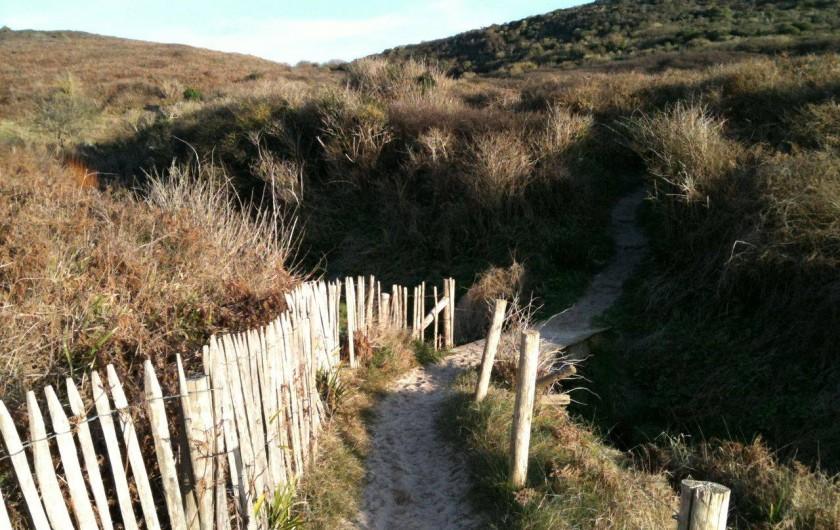 Location de vacances - Gîte à Barneville-Carteret - Chemin dans les dunes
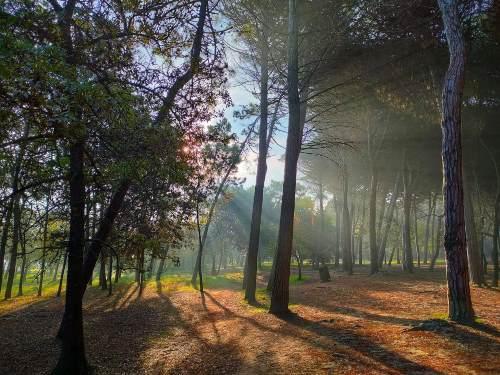 Pineta di Pinarella, luci - Ph. Juan David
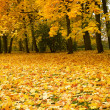 Stock Photo: Autumn park with maple trees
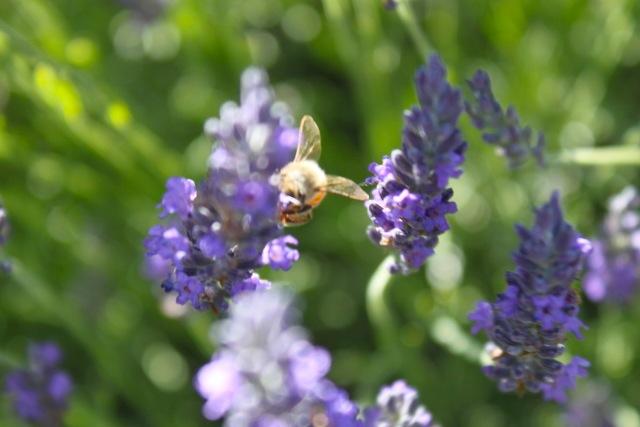 honeybees08
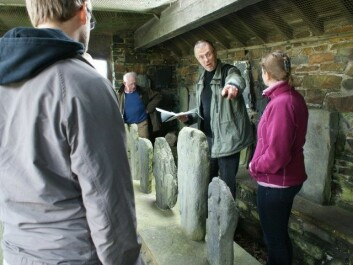 Runologist Terje Spurkland, second from right, on the Isle of Man, in his proper element amidst a collection of Norwegian runestones, The stones were erected by Vikings in the 900s. (Private photo)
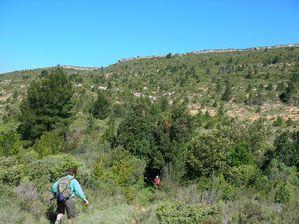 mai14 Albas Roque blanche (9)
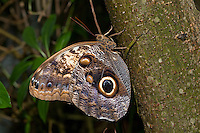 Owl Butterflies (Caligo memnon) are large, tropical butterflies found in secondary forests and rainforests from Mexico down to the Amazon in South America.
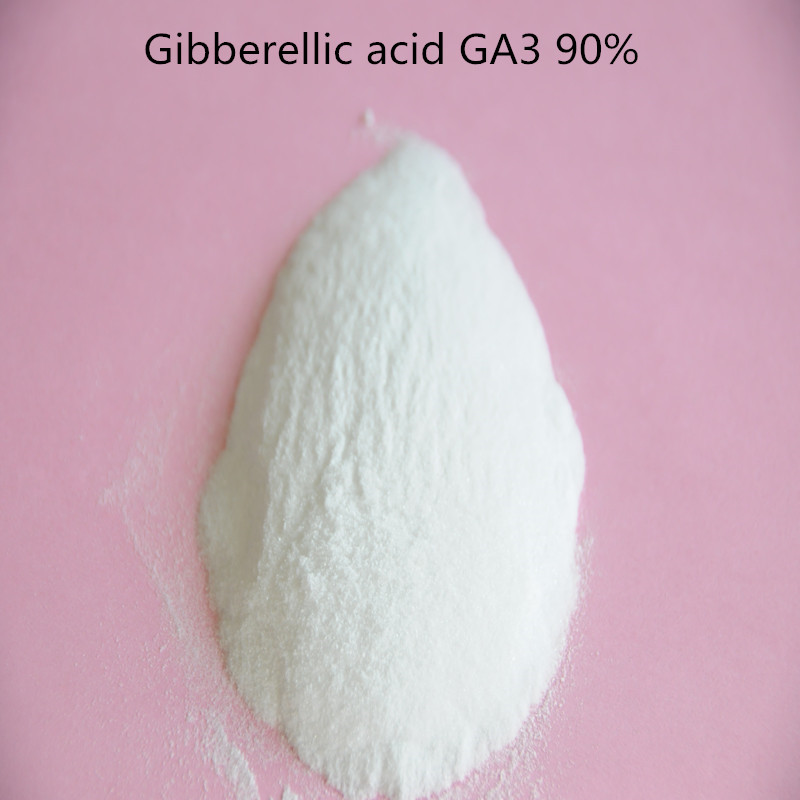 Best Sell Gibberellin / Gibberellic acid GA3 90% TC Free Shipping Enough Stock On Promotion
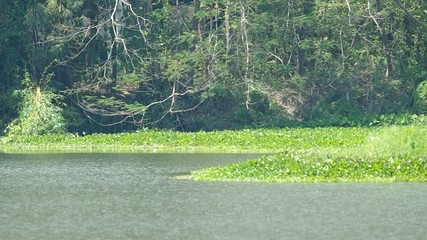 Group of water hyacinth in the reservoir with moving wave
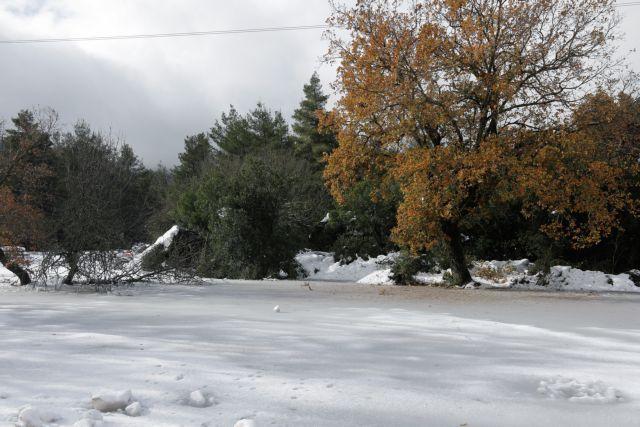 Καιρός:  Στα «λευκά» η Πάρνηθα εξαιτίας του βοριά | tovima.gr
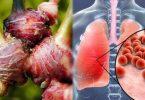 tanaman herbal untuk cegah corona - yoexplore, liburan keluarga - yoexplore.co.id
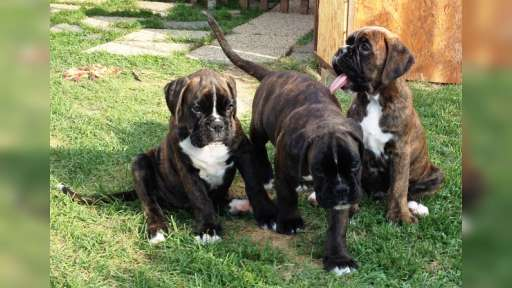German boxer puppies, F:Big Boss Signum Laudis - German Boxer (144)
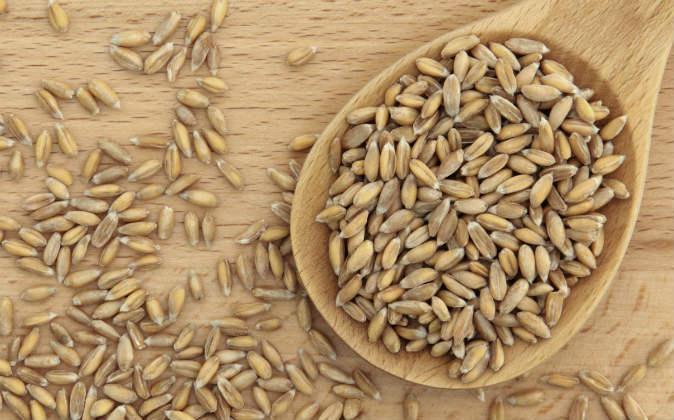 Harina de espelta propiedades nutricionales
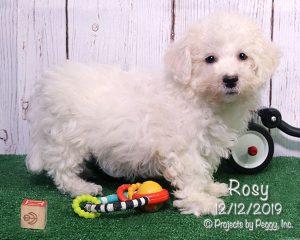 Rosy, female Bichon Frise puppy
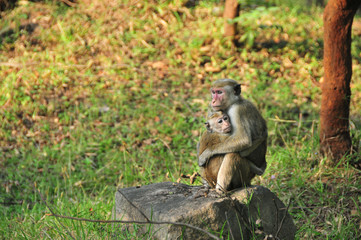Female wild toque macaque and offspring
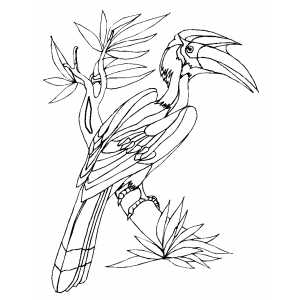 Parrot on Tree Coloring Sheet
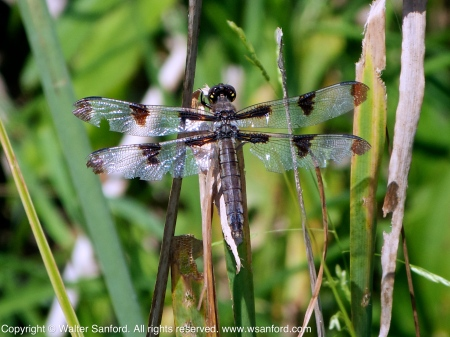 Twelve-spotted Skimmer dragonfly (adult female)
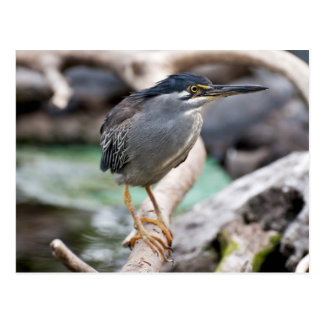 Striated heron postcard
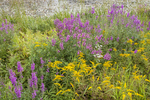 Goldenrod and purple loosestrife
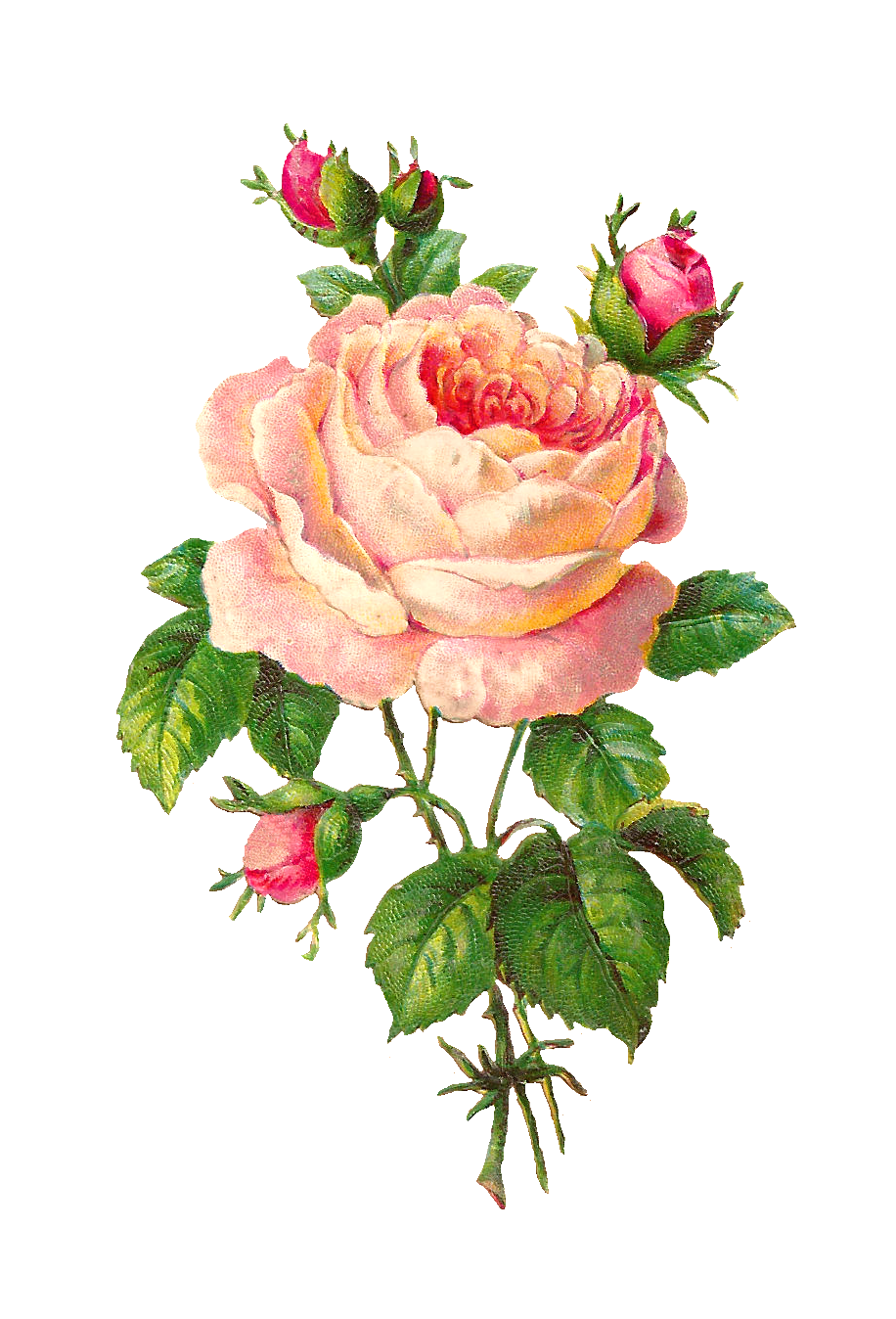 Antique Images: Flower Scrapbooking Pink Rose with Buds ...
****
### [WHAT IS EXPECTED]
Would you write out each record above exactly, with no images?

### [ANSWER BOX]
 Location de vacances - Gîte à Barneville-Carteret - Chemin dans les dunes
 Pineta di Pinarella, luci - Ph. Juan David
 Stock Photo: Autumn park with maple trees
 honeybees08
 Runologist Terje Spurkland, second from right, on the Isle of Man, in his proper element amidst a collection of Norwegian runestones, The stones were erected by Vikings in the 900s. (Private photo)
 mai14 Albas Roque blanche (9)
 Owl Butterflies (Caligo memnon) are large, tropical butterflies found in secondary forests and rainforests from Mexico down to the Amazon in South America.
 Best Sell Gibberellin / Gibberellic acid GA3 90% TC Free Shipping Enough Stock On Promotion
 Group of water hyacinth in the reservoir with moving wave
 Καιρός:  Στα «λευκά» η Πάρνηθα εξαιτίας του βοριά | tovima.gr
 tanaman herbal untuk cegah corona - yoexplore, liburan keluarga - yoexplore.co.id
German boxer puppies, F:Big Boss Signum Laudis - German Boxer (144)
 Harina de espelta propiedades nutricionales
 Rosy, female Bichon Frise puppy
Female wild toque macaque and offspring
 Parrot on Tree Coloring Sheet
 Twelve-spotted Skimmer dragonfly (adult female)
 Striated heron postcard
 Goldenrod and purple loosestrife
 Antique Images: Flower Scrapbooking Pink Rose with Buds ...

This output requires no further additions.